Prezes Najwyższej Izby Kontroli Krzysztof Kwiatkowski przyjechał w piątek ponownie do katowickiego wydziału Prokuratury Krajowej. Ma złożyć uzupełniające wyjaśnienia w śledztwie, w którym jest podejrzany o nadużycie władzy przy obsadzaniu stanowisk w NIK.
Przed wejściem do gmachu prokuratury Kwiatkowski, który na przesłuchanie stawił się ze swoją adwokat, nie chciał odpowiadać na pytania dziennikarzy. Obiecał że będzie do ich dyspozycji po przesłuchaniu.
To już trzecia wizyta prezesa NIK w katowickiej prokuraturze. W listopadzie ubiegłego roku usłyszał w niej cztery zarzuty. Chodzi o tzw. przestępstwa urzędnicze z art. 231 Kodeksu karnego.
Przepis dotyczy przekroczenia uprawnień lub niedopełnienia obowiązków przez funkcjonariusza publicznego i działania w ten sposób na szkodę interesu publicznego lub prywatnego. Grozi za to kara do trzech lat pozbawienia wolności.
Lista zarzutów
Uzupełniające wyjaśnienia prezes NIK składał po raz pierwszy w połowie stycznia.
Wielokrotnie powtarzał, że stawiane mu zarzuty uważa za bezzasadne, nieprawdziwe i liczy, że sprawa jak najszybciej trafi do sądu. Przedstawienie Kwiatkowskiemu zarzutów było możliwe po tym, jak 21 października Sejm na wniosek prokuratury uchylił mu immunitet. Chciał tego sam prezes NIK, który zapewnia, że nie popełnił przestępstwa.
Pierwszy zarzut wobec Kwiatkowskiego dotyczy podżegania innego funkcjonariusza publicznego - wiceprezesa NIK - do niedopełnienia obowiązków członka komisji konkursowej w związku z konkursem na stanowisko dyrektora delegatury NIK w Rzeszowie.
Działanie to - według śledczych - miało na celu bezpośrednie uniemożliwienie przeprowadzenia tego konkursu i wyłonienia w jego wyniku dyrektora tej instytucji.

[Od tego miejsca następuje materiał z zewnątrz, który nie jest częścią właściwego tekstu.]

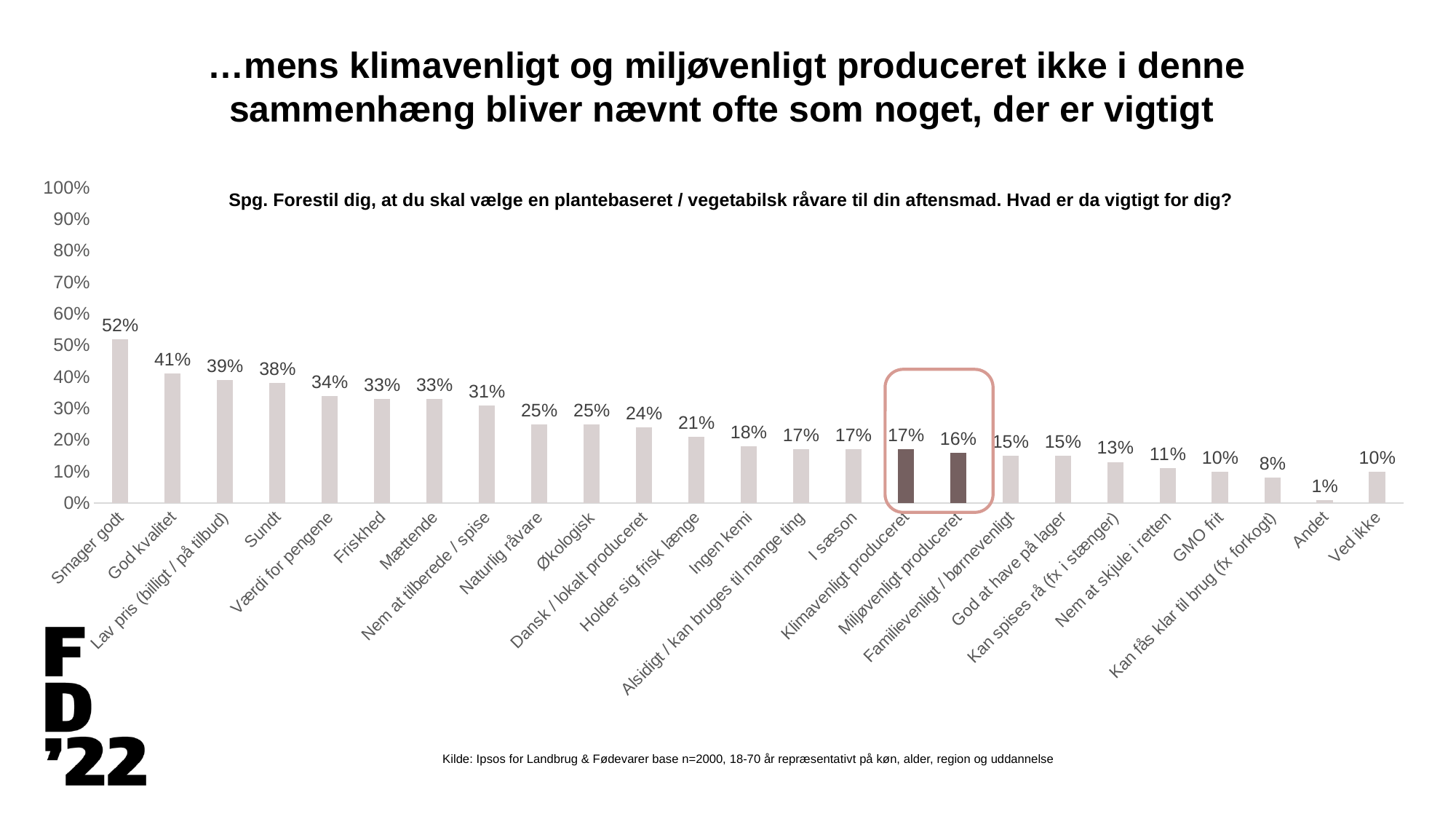
What is the value for Smager godt? 52% What is the difference between Smager godt and God kvalitet? 11% What kind of chart is shown? Bar chart Which is larger, Sundt or Friskhed? Sundt What is the value for Miljøvenligt produceret? 16% What is the value for Økologisk? 25% Do the values generally rise or fall from left to right along the x axis? Fall What is the value for Klimavenligt produceret? 17% Which two bars are highlighted in a darker colour and outlined with a box? Klimavenligt produceret and Miljøvenligt produceret Which category has the lowest value? Andet Which category has the highest value? Smager godt How many categories are shown on the x axis? 25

Trzy kolejne czyny zarzucane Kwiatkowskiemu dotyczą bezpośrednio przekroczenia przez niego uprawnień prezesa NIK i mają związek z konkursami na stanowiska: dyrektora delegatury w Łodzi, wicedyrektora delegatury w Rzeszowie i wicedyrektora Departamentu Środowiska w centrali NIK. Według wcześniejszych informacji z prokuratury, przy wyborze dyrektora w Łodzi prezes NIK bezprawnie unieważnił konkurs, w którym jego kandydat źle wypadł.
Ustawa o NIK nie zawiera formalnego zakazu sprawowania funkcji prezesa przez osobę z prokuratorskimi zarzutami. Sześcioletnią kadencję prezesa NIK Kwiatkowski rozpoczął w 2013 r.